The current humanitarian emergency in Ukraine was on everybody’s mind as many speakers reflected on the importance of places to people.
Carlow poet Clifton Redmond, who was commissioned by Carlow County Council to write a poem for the conference, delivered a powerful observational reflection on Carlow as a place, and said “place is the physical space we never leave, because it never leaves us”.
Speaking at the conference as she launched the Arts Council’s new spatial policy ‘Place, Space and People’, minister Catherine Martin said the policy is about equity and ensuring that irrespective of where they live, work and enjoy downtime, people have decent opportunities to engage in the arts as audiences, makers, creators and participants, in a sustained way.
“This is something that the conference today looks at with; for example, the Irish Architecture Foundation and Dr Sindy Joyce leading workshops on spatial justice, exploring equality issues around our designed environments and how much agency people have in determining the environments in which they live,” said minister Martin.
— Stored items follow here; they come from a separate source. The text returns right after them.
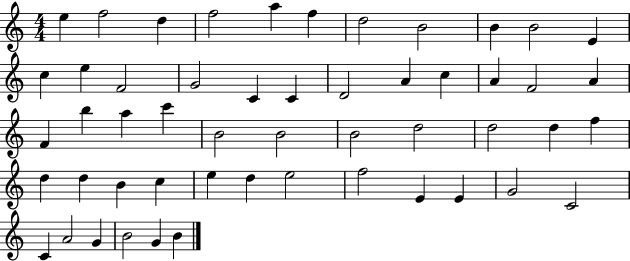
{
  \clef treble
  \numericTimeSignature
  \time 4/4
  \key c \major
  e''4 f''2 d''4 | f''2 a''4 f''4 | d''2 b'2 | b'4 b'2 e'4 | \break c''4 e''4 f'2 | g'2 c'4 c'4 | d'2 a'4 c''4 | a'4 f'2 a'4 | \break f'4 b''4 a''4 c'''4 | b'2 b'2 | b'2 d''2 | d''2 d''4 f''4 | \break d''4 d''4 b'4 c''4 | e''4 d''4 e''2 | f''2 e'4 e'4 | g'2 c'2 | \break c'4 a'2 g'4 | b'2 g'4 b'4 | \bar "|."
}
Kathleen Holohan, chief executive Carlow County Council, said the local authority was delighted to be hosting this major conference between local government and the Arts Council in Carlow. “Carlow has been at the forefront of local arts development for over 23 years, creating innovative ways in supporting and developing place-based practice with our artists and communities,” she said.
Conference contributors posed questions such as how has the impact of the pandemic influenced the importance of the places where we live and their creative potential. Who is part of our place-based conversations and are all voices included? Does where we live matter for opportunities to engage in the arts?
Over 50 speakers took part in 15 sessions, in person, online and live-streamed. Keynote contributors included Valerie Mulvin, architect and author of the book Approximate formality, the morphology of Irish towns and Emmanuel Pratt from the Sweet Water Foundation in Chicago, who joined remotely.
With the event taking place in Visual Carlow, there was a focus on local programmes and artists such as Take A Part Carlow, Clifton Redmond, as well as Tom de Paor and Felispeaks.